In short, most people see the UK’s left wing as kind, caring, interested in changing things and a little bit anti-establishment, unlike the right wing who are seen as their polar opposite. The further left or right you are the more extreme these positions are supposed to become. The theory is that this line, from left to right, is supposed to encapsulate all the different points of view which can be held by subjects of Her Majesty the Queen in the year 2013AD, hence the term “political spectrum”. To think people in years to come won’t find this a little absurd is, to me, incredible.

A paradigm is a way of thinking and, like fashions, they come and go. Recently I witnessed possibly one of the most interesting exchanges I’ve ever seen on the BBC’s Question Time programme. Big Issue founder John Bird had been advocating investment in Northern mining communities when he was questioned about his political leanings by a perplexed Johnathan Dimbleby. Bird’s answer was interrupted by the irrepressible responses it provoked and he stuttered a little under the pressure. Even so, he reminded me of a woman nervously going out on the town in a daring new dress provoking both laughter and wolf-whistles. I describe it as fully as possible here but it’s worth locating it on iPlayer and watching it in full if you can (10th Jan, 11 minutes in):
“I thought, I thought, you once said you were a Tory?” asks Dimbleby.

STATED TASK 1:
Using the excerpt on the political spectrum, answer each question:
(a) Which year does it give for the views held by subjects of Her Majesty the Queen?
(b) On which program did the described exchange take place?
(c) What had John Bird been advocating when he was questioned about his political leanings?

DATASET EXTRACT:

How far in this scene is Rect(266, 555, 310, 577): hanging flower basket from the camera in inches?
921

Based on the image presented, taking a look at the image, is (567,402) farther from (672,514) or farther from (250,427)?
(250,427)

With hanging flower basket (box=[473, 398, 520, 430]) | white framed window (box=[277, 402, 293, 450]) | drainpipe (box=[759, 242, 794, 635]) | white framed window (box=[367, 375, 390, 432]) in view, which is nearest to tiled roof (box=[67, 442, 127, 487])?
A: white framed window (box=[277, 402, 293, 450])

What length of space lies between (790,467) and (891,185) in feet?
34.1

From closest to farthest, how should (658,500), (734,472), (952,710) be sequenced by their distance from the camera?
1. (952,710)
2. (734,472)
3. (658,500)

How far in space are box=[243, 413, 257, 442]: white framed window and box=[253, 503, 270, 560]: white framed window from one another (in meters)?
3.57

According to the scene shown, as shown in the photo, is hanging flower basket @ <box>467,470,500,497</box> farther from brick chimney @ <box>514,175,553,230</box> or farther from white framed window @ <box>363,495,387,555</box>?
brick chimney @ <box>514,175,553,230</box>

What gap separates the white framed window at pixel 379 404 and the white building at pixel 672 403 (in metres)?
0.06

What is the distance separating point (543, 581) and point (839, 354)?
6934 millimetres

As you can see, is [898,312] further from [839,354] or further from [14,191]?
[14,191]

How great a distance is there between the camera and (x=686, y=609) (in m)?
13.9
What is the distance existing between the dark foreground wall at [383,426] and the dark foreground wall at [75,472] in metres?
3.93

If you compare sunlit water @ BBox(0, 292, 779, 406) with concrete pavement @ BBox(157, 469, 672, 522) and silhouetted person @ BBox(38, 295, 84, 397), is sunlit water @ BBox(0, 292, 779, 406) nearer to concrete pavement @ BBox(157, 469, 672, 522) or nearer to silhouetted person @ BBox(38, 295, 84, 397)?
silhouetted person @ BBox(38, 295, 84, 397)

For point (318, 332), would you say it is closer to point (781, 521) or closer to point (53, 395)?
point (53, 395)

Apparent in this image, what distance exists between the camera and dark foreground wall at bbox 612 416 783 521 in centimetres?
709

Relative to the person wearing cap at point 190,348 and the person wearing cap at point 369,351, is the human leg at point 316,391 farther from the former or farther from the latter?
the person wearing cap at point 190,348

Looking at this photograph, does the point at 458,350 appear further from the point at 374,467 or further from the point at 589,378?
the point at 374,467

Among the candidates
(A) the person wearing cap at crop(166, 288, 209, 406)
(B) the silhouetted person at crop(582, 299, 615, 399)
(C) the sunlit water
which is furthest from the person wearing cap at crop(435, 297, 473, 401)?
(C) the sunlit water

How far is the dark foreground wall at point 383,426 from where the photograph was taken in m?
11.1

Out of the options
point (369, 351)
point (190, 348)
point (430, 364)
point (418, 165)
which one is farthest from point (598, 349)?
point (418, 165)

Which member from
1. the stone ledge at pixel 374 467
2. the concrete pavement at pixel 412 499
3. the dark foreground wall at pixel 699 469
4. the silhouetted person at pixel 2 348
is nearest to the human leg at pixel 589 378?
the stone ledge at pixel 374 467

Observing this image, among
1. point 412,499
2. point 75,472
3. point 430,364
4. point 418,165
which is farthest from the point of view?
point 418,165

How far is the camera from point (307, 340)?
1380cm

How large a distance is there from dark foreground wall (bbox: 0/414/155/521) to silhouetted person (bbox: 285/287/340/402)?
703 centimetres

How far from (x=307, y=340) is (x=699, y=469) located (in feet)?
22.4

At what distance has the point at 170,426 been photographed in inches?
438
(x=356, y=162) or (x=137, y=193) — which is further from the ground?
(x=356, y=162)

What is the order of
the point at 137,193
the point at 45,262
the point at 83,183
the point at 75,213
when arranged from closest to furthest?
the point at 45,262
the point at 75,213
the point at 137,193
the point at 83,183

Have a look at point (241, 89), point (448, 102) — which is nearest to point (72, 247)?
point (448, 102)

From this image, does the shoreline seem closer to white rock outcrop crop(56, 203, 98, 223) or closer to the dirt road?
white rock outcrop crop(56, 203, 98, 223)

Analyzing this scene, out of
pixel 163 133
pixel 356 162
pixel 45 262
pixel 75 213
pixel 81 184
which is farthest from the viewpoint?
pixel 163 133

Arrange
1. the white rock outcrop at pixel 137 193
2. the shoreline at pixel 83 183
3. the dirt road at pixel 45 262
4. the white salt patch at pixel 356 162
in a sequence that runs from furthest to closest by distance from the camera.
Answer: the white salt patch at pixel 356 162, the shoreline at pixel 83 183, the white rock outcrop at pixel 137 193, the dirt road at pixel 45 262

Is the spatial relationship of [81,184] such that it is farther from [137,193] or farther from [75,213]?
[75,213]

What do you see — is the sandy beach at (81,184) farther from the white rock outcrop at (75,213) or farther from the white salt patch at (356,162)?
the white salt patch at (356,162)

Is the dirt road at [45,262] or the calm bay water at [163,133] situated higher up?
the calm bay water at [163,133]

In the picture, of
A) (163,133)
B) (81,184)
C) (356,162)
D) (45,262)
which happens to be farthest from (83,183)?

STATED TASK 2: Locate every line of the listing that contains the string "framed", matching case exactly, and copy each such line.

TASK OUTPUT 1:
(a) 2013AD
(b) The BBC's Question Time
(c) Investment in Northern mining communities

TASK OUTPUT 2:
With hanging flower basket (box=[473, 398, 520, 430]) | white framed window (box=[277, 402, 293, 450]) | drainpipe (box=[759, 242, 794, 635]) | white framed window (box=[367, 375, 390, 432]) in view, which is nearest to tiled roof (box=[67, 442, 127, 487])?
A: white framed window (box=[277, 402, 293, 450])
How far in space are box=[243, 413, 257, 442]: white framed window and box=[253, 503, 270, 560]: white framed window from one another (in meters)?
According to the scene shown, as shown in the photo, is hanging flower basket @ <box>467,470,500,497</box> farther from brick chimney @ <box>514,175,553,230</box> or farther from white framed window @ <box>363,495,387,555</box>?
What gap separates the white framed window at pixel 379 404 and the white building at pixel 672 403 (in metres)?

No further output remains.